Outside the courthouse, Michael Rich, a lawyer for both of the men, said the description of a bomb-like device could be used for any electronic device.
"If somebody had left a VCR on the ground it would have been a device with wires, electronic components and a power source," he said.
Boston officials were livid when the devices were discovered.
"It is outrageous, in a post 9/11 world, that a company would use this type of marketing scheme," Mayor Thomas Menino said Wednesday. "I am prepared to take any and all legal action against Turner Broadcasting and its affiliates for any and all expenses incurred during the response to today's incidents."
Berdovsky, an artist, told The Boston Globe he was hired by a marketing company and said he was "kind of freaked out" by the furor.
"I find it kind of ridiculous that they're making these statements on TV that we must not be safe from terrorism, because they were up there for three weeks and no one noticed. It's pretty commonsensical to look at them and say this is a piece of art and installation," he said.
Fans of the show mocked authorities for what they called an overreaction.
About a dozen fans gathered outside Charlestown District Court on Thursday morning with signs saying "1-31-07 Never Forget" and "Free Peter."
"We're the laughing stock," said Tracy O'Connor, 34.
"It's almost too easy to be a terrorist these days," said Jennifer Mason, 26. "You stick a box on a corner and you can shut down a city."
Authorities vowed to hold Turner accountable for what Menino said was "corporate greed," that led to at least $750,000 in police costs.
As soon as Turner realized the Boston problem around 5 p.m., it said, law enforcement officials were told of their locations in 10 cities where it said the devices had been placed for two to three weeks: Boston, New York, Los Angeles, Chicago, Atlanta, Seattle, Portland, Ore., Austin, Texas, San Francisco and Philadelphia.
"We apologize to the citizens of Boston that part of a marketing campaign was mistaken for a public danger," said Phil Kent, chairman of Turner, a division of Time Warner Inc.

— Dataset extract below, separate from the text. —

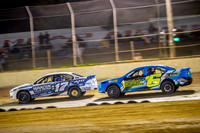 Modified 17 V17 - 19 - Latrobe - 23rd March 2024-10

Kent said the marketing company that placed the signs, Interference Inc., was ordered to remove them immediately.
Interference had no comment. A woman who answered the phone at the New York-based firm's offices Wednesday afternoon said the firm's CEO was out of town and would not be able to comment until Thursday.
Messages seeking additional comment from the Atlanta-based Cartoon Network were left with several publicists.

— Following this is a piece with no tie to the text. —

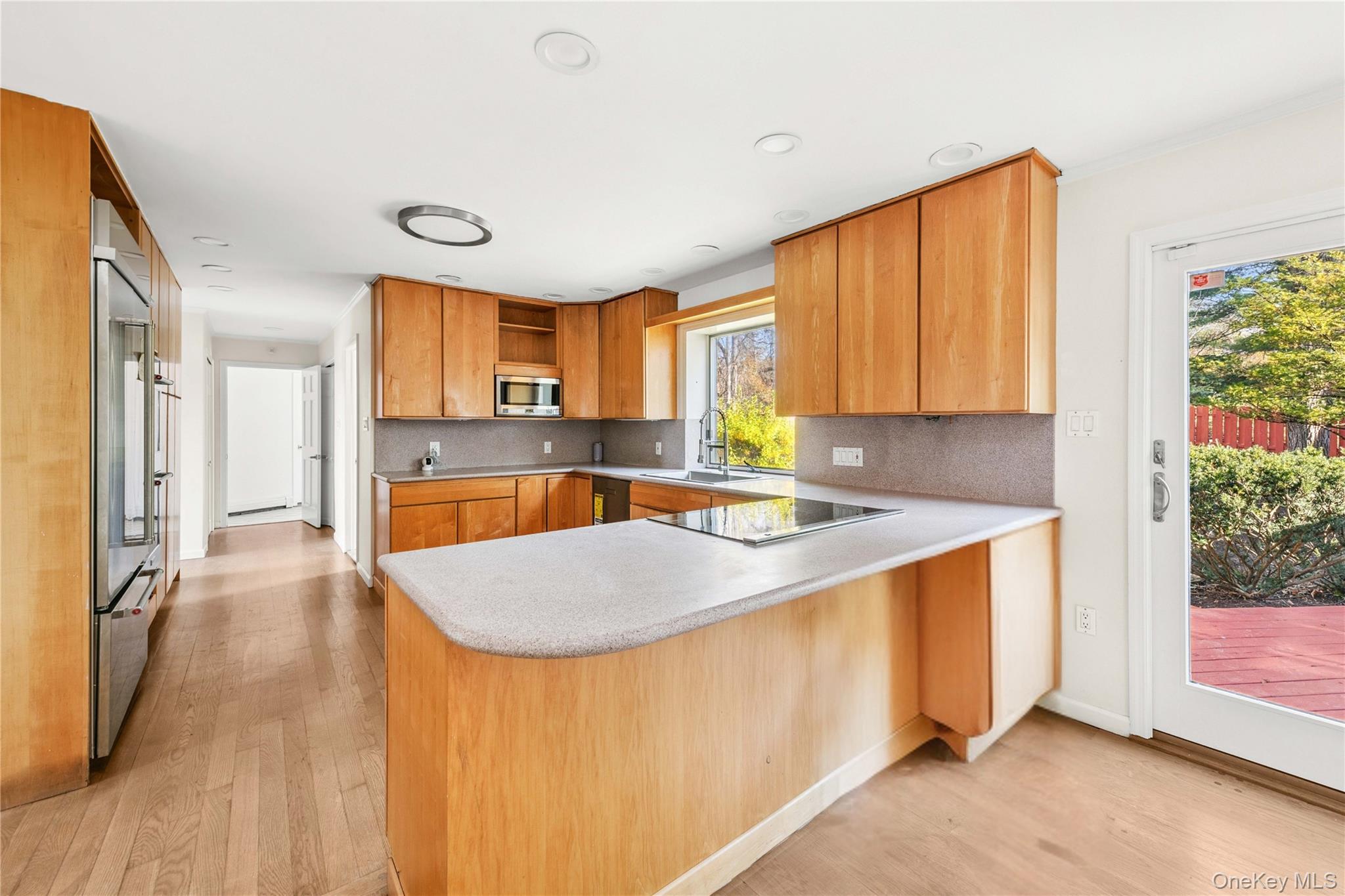 7 Dickson Lane, Mount Kisco, NY 10549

Authorities are investigating whether Turner or other companies should be criminally charged, Attorney General Martha Coakley said. "We're not going to let this go without looking at the further roots of how this happened to cause the panic in this city," Coakley said.
In Seattle and several suburbs, the removal of the signs was low-key. "We haven't had any calls to 911 regarding this," Seattle police spokesman Sean Whitcomb said Wednesday.
Police in Philadelphia said they believed their city had 56 devices.
The New York Police Department removed 41 of the devices — 38 in Manhattan and three in Brooklyn, according to spokesman Paul Browne. The NYPD had not received any complaints. But when it became aware of the situation, it contacted Cartoon Network, which provided the locations so the devices could be removed.
"Aqua Teen Hunger Force" is a cartoon with a cultish following that airs as part of a block of programs for adults on the Cartoon Network. A feature length film based on the show is slated for release March 23.